Problèmes et exercices »
a) Par quoi l'homme est-il tourmenté, d'après le texte sur L'Homme et la Mer ? Donnez tous les éléments cités.
b) Recopiez sans rien modifier le passage du texte sur L'Homme et la Mer qui commence aux mots « À lire le poème » et se termine après les mots « dicte à l’homme. ».
── Document
À lire le poème de Baude­laire, L’Homme et la Mer, nous décou­vrons que la lutte de l’homme et de la mer est une lutte anthro­po­mor­phique. La mer devient un per­son­nage qui se bat con­tre l’homme exacte­ment sur les mêmes plans physique et psy­chologique. L’élément naturel est l’égal de l’homme. La mer est dev­enue une dan­gereuse et féroce matrone. Ce sont des frères et sœurs enne­mis qui sont les miroirs de l’un et de l’autre.

La com­para­i­son dom­i­nante du poème est celle de la pro­fondeur : l’idée de gouf­fre; les pro­fondeurs  abyssales de la mer cor­re­spon­dent aux pro­fondeurs insond­ables de l’esprit humain. La métaphore de la pro­fondeur représente l’imprévisibilité de l’esprit humain et des com­porte­ments qu’il dicte à l’homme.

Dans un autre poème inspiré par l’océan à Baude­laire, L’Albatros, on lit que « Le navire glisse (glis­sant) sur les gouf­fres amers » et dans L’Homme et la Mer, l’esprit humain « n’est pas un gouf­fre moins amer… » On se sou­vient qu’Homère appelait la mer, « l’onde amère » dans ses grandes épopées de L’Iliade et de L’Odyssée. Au delà des rimes intérieures, cha­cun sait que l’idée d’amertume, qui est liée aus­si à la salin­ité, relève du reg­istre du goût et que, métaphorique­ment, elle désigne une sit­u­a­tion insup­port­able, celle du tour­ment. Beau­coup de cinéphiles se rap­pelleront du film Amère Vic­toire de Nicholas Ray (1957).

L’évidence s’impose de cette simil­i­tude entre l’homme et la mer. Ce sont des êtres tour­men­tés : l’homme par ses sen­ti­ments, ses pas­sions, ses pen­sées, ses soucis, ses ambi­tions et ses échecs; la mer, par l’agitation de ses flots, le souf­fle des vents, les attrac­tions labiles de la lune et du soleil et l’affrontement avec les côtes et les rivages.

Le secret de ce poème, c’est l’enchaînement rigoureux, la fix­a­tion de l’émotion, le blocage irréversible de la lutte et de son issue. Il s’établit égale­ment un par­al­lélisme psy­chologique qui pré­pare l’affrontement final car les adver­saires seront à armes égales en dépit de l’apparente dis­pro­por­tion de ceux-ci.
────
── Lignes de données
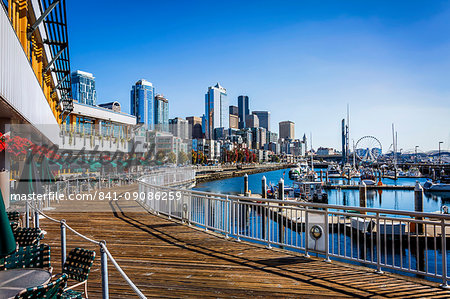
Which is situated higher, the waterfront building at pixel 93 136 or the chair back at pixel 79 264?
the waterfront building at pixel 93 136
────
Les solutions »
a) Ses sentiments, ses passions, ses pensées, ses soucis, ses ambitions et ses échecs.

b)
À lire le poème de Baude­laire, L’Homme et la Mer, nous décou­vrons que la lutte de l’homme et de la mer est une lutte anthro­po­mor­phique. La mer devient un per­son­nage qui se bat con­tre l’homme exacte­ment sur les mêmes plans physique et psy­chologique. L’élément naturel est l’égal de l’homme. La mer est dev­enue une dan­gereuse et féroce matrone. Ce sont des frères et sœurs enne­mis qui sont les miroirs de l’un et de l’autre.

La com­para­i­son dom­i­nante du poème est celle de la pro­fondeur : l’idée de gouf­fre; les pro­fondeurs  abyssales de la mer cor­re­spon­dent aux pro­fondeurs insond­ables de l’esprit humain. La métaphore de la pro­fondeur représente l’imprévisibilité de l’esprit humain et des com­porte­ments qu’il dicte à l’homme.